The punk we care about isn’t supposed to be about getting big or becoming famous, it’s supposed to be about challenging ourselves and each other to be better people. It feels hard to be honest and inward when we are constantly either put on a pedestal or torn down, worshipped or demonized. We want to be whole people, not one-dimensional cartoons.
We are so thankful for everyone who has supported us and taken the time to tell us what we mean to you. If this band was for you, you know who you are, and no one can take that away. We will be playing Not Dead Yet Fest in Toronto in October, and planning one final show in the northwest with details to come. All of the money we make after our break-up will be donated to the Interfaith Works Emergency Overnight Shelter, a low-barrier homeless shelter in Olympia, WA. Our records will remain in print.
Thank you for understanding why we have decided to put this down. While we know it might be sad for a lot of you, please understand that it is sad for us, too, but also relieving and nurturing. Ending the band is the right thing to do if we want to have healthy personal lives. (On that tip, while we appreciate your support so much, please don’t email us asking us not to break up or asking us about merch.)
We are eternally grateful for the people we have met and the places we have been due to G.L.O.S.S. Making these connections has been deeply rewarding and meaningful. Thank you so much for everything over the past year and a half.

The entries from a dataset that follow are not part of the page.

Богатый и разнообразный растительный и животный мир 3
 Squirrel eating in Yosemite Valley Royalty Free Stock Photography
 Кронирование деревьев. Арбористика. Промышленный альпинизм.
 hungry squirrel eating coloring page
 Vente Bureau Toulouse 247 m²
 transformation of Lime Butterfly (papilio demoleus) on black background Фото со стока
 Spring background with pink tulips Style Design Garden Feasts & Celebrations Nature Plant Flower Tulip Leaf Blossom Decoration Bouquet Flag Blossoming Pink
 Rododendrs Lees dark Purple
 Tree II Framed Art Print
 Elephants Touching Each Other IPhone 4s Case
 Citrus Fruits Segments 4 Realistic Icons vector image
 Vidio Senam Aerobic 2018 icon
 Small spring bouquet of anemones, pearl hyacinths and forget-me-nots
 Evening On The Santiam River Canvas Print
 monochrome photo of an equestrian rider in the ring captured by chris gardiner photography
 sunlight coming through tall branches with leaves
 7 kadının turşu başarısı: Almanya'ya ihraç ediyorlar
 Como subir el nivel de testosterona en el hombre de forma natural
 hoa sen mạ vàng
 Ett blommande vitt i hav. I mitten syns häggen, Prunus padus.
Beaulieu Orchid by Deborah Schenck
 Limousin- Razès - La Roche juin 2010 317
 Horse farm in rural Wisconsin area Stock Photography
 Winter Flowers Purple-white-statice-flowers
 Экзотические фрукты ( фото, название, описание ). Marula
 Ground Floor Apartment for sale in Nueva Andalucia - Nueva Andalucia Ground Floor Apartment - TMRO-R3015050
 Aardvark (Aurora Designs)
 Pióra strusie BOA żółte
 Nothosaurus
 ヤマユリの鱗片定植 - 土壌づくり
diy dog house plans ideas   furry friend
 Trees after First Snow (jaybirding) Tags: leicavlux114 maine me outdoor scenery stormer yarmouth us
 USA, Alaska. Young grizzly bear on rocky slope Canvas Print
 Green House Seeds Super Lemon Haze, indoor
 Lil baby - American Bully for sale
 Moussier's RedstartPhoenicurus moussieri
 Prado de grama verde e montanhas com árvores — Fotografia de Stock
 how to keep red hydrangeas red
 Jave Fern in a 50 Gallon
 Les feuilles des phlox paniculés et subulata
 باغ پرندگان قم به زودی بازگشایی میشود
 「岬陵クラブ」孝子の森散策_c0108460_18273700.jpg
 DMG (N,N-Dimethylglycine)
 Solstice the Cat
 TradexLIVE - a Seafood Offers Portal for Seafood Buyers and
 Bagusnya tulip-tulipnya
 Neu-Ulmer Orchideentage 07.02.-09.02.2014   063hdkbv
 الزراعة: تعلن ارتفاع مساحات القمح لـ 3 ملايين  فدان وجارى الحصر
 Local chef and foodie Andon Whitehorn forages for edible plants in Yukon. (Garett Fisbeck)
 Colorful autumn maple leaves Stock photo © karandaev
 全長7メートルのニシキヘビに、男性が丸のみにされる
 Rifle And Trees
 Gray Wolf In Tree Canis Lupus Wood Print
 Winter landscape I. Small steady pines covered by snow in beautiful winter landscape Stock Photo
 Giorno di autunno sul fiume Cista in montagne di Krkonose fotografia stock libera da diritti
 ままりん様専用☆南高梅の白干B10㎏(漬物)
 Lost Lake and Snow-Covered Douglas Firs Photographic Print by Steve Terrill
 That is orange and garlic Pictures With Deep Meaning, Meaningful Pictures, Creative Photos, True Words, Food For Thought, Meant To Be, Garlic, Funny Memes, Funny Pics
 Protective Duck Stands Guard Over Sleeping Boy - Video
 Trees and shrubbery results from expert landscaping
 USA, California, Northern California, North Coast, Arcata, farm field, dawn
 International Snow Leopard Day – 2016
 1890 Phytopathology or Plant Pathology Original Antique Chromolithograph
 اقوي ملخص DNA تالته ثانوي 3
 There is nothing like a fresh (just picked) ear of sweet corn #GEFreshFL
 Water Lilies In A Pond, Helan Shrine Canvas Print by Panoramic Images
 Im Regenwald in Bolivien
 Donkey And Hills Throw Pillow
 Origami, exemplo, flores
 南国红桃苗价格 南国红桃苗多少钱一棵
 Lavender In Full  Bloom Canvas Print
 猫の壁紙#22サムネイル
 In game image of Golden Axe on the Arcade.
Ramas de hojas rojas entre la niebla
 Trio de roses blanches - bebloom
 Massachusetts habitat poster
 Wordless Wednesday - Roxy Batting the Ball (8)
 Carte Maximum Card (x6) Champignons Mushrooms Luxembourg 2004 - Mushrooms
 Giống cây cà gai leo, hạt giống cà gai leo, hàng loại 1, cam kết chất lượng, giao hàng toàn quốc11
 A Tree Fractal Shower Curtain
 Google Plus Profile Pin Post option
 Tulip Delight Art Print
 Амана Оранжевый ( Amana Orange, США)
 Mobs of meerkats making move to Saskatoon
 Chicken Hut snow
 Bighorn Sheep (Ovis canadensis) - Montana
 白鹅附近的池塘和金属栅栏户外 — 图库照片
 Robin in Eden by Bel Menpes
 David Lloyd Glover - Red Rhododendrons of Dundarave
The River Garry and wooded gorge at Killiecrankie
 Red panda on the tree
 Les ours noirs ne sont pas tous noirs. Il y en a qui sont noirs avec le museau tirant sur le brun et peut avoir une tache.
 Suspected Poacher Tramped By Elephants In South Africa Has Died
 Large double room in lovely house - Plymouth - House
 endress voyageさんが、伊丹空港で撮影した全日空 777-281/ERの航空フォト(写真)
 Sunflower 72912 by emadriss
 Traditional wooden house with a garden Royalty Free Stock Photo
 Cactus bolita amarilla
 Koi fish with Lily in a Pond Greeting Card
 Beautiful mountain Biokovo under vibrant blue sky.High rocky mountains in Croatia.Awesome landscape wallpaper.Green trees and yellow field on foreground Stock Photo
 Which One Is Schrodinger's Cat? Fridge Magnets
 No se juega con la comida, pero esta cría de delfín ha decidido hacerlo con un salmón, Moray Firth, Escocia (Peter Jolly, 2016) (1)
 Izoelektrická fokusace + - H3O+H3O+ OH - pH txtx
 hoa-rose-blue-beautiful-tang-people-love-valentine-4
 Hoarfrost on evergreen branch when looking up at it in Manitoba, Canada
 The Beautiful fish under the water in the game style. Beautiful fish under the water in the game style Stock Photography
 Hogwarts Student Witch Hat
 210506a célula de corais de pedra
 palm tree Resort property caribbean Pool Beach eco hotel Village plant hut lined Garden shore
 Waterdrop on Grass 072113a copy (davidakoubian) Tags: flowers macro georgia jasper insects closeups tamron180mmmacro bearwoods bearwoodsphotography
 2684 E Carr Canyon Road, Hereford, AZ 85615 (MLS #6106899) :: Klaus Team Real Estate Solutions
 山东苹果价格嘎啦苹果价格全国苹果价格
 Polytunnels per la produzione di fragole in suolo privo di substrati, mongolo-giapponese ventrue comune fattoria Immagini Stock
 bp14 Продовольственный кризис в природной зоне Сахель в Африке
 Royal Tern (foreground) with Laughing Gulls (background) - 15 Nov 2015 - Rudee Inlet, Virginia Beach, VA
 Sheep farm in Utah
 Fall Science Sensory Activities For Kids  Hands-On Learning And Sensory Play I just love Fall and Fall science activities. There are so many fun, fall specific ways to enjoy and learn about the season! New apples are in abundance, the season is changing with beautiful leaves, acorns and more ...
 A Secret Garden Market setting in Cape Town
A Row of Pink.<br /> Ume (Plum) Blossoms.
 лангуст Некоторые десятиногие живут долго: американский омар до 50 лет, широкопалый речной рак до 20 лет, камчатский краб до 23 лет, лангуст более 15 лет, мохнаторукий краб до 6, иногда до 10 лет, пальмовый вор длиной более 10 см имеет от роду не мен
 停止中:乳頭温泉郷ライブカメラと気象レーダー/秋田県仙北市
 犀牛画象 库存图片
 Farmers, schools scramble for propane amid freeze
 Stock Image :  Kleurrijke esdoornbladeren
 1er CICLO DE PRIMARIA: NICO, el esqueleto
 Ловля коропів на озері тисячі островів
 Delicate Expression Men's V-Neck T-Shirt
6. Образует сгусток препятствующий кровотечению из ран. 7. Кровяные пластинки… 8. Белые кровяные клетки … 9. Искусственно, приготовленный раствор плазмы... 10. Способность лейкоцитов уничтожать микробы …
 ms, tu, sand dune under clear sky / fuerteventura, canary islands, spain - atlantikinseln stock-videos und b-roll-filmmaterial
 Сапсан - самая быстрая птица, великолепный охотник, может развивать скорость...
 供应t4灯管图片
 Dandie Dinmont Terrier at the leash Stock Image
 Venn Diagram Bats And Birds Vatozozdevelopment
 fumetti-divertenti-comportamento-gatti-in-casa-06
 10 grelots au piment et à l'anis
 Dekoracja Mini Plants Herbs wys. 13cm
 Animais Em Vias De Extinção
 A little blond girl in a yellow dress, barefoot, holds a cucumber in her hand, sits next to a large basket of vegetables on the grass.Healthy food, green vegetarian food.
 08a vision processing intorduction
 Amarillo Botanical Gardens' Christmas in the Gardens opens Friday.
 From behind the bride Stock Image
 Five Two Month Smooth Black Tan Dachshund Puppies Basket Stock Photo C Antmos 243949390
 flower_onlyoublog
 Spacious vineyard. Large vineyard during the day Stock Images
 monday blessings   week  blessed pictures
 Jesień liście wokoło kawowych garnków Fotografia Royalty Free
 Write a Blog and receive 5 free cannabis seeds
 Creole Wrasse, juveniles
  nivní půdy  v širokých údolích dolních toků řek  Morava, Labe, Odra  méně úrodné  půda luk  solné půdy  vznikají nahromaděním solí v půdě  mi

Sharing this experience with you all has truly meant the world to us.
Girls Living Outside Society’s Sh*t
The news will no doubt be disappointing for fans, but the band’s thoughtful reasoning behind their decision will certainly encourage other musicians and artists to rethink mainstream success. Music is a hard habit to break, of course; this will unlikely be the last time we hear from the band’s radical members.